▸ **Tasks to perform**
- 1) Repeat the radicalization passage from "They will hope" to "to the issue.".
- 2) According to the radicalization passage, how many years after 9/11 do we still not fully understand what radicalizes someone?
- 3) List every group that the radicalization passage says shares the failure to fully understand what radicalizes someone.

▸ **Page excerpt**
==================================================

The region might thus become a miasmic arena where drifter radicals, unable to go home to the West for various reasons, chance their luck here.

They will hope to make common cause with issues such as the Rohingya. They will also seek to leverage on the febrile mood in the region - religious practice formerly inclusive and syncretistic becoming intolerant, increasingly fed by governments seeking to burnish Islamist credentials.

ISIS' loss of its caliphate is not the end, but perhaps the end of the beginning.

Fifteen years after 9/11, we still do not fully understand what radicalises someone - this is a failure not simply on the part of security services, but also the increasing numbers of academics and psychologists who have turned their minds to the issue.

In some cases, we can make good guesses. One can understand the motivations of a young angry man from the French banlieue with no prospects and with a police record who becomes an ISIS aspirant.

But many radicalised individuals were integrated in their societies, with good jobs and prospects. Understanding their trajectory is not so simple.

==================================================

▸ **Source excerpt**
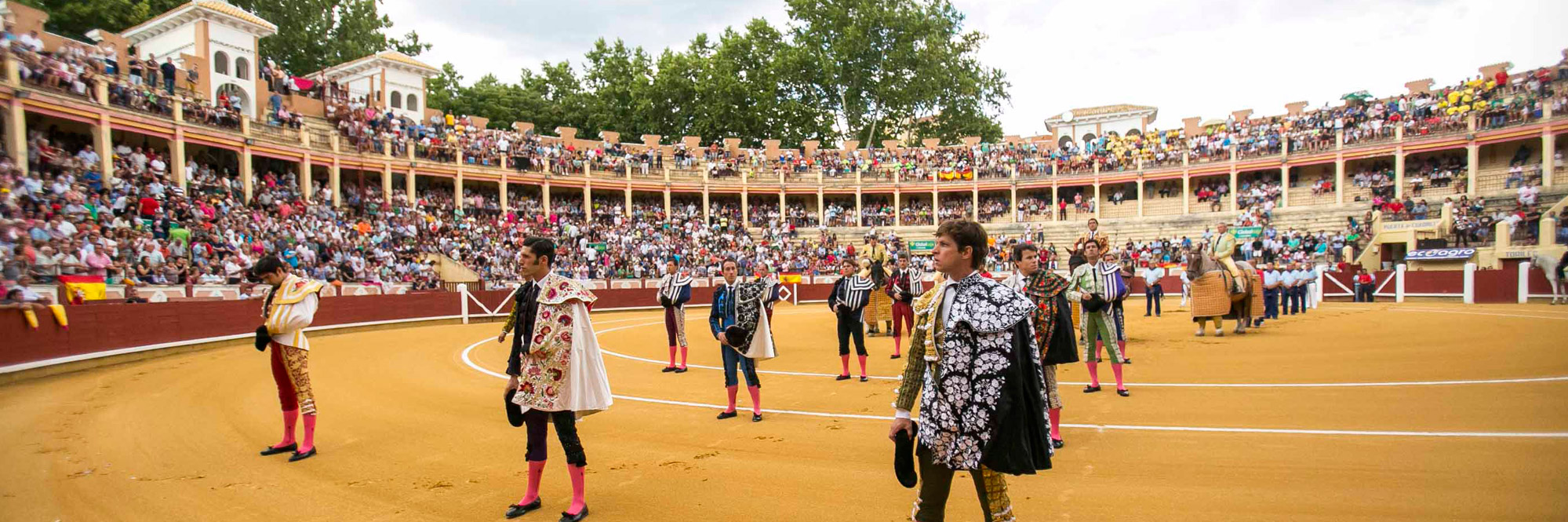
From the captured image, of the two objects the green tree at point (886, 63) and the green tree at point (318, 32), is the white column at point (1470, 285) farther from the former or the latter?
the green tree at point (318, 32)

==================================================

▸ **Problem solutions**
- 1)
They will hope to make common cause with issues such as the Rohingya. They will also seek to leverage on the febrile mood in the region - religious practice formerly inclusive and syncretistic becoming intolerant, increasingly fed by governments seeking to burnish Islamist credentials.

ISIS' loss of its caliphate is not the end, but perhaps the end of the beginning.

Fifteen years after 9/11, we still do not fully understand what radicalises someone - this is a failure not simply on the part of security services, but also the increasing numbers of academics and psychologists who have turned their minds to the issue.

- 2) Fifteen years.

- 3)
- Security services
- Academics
- Psychologists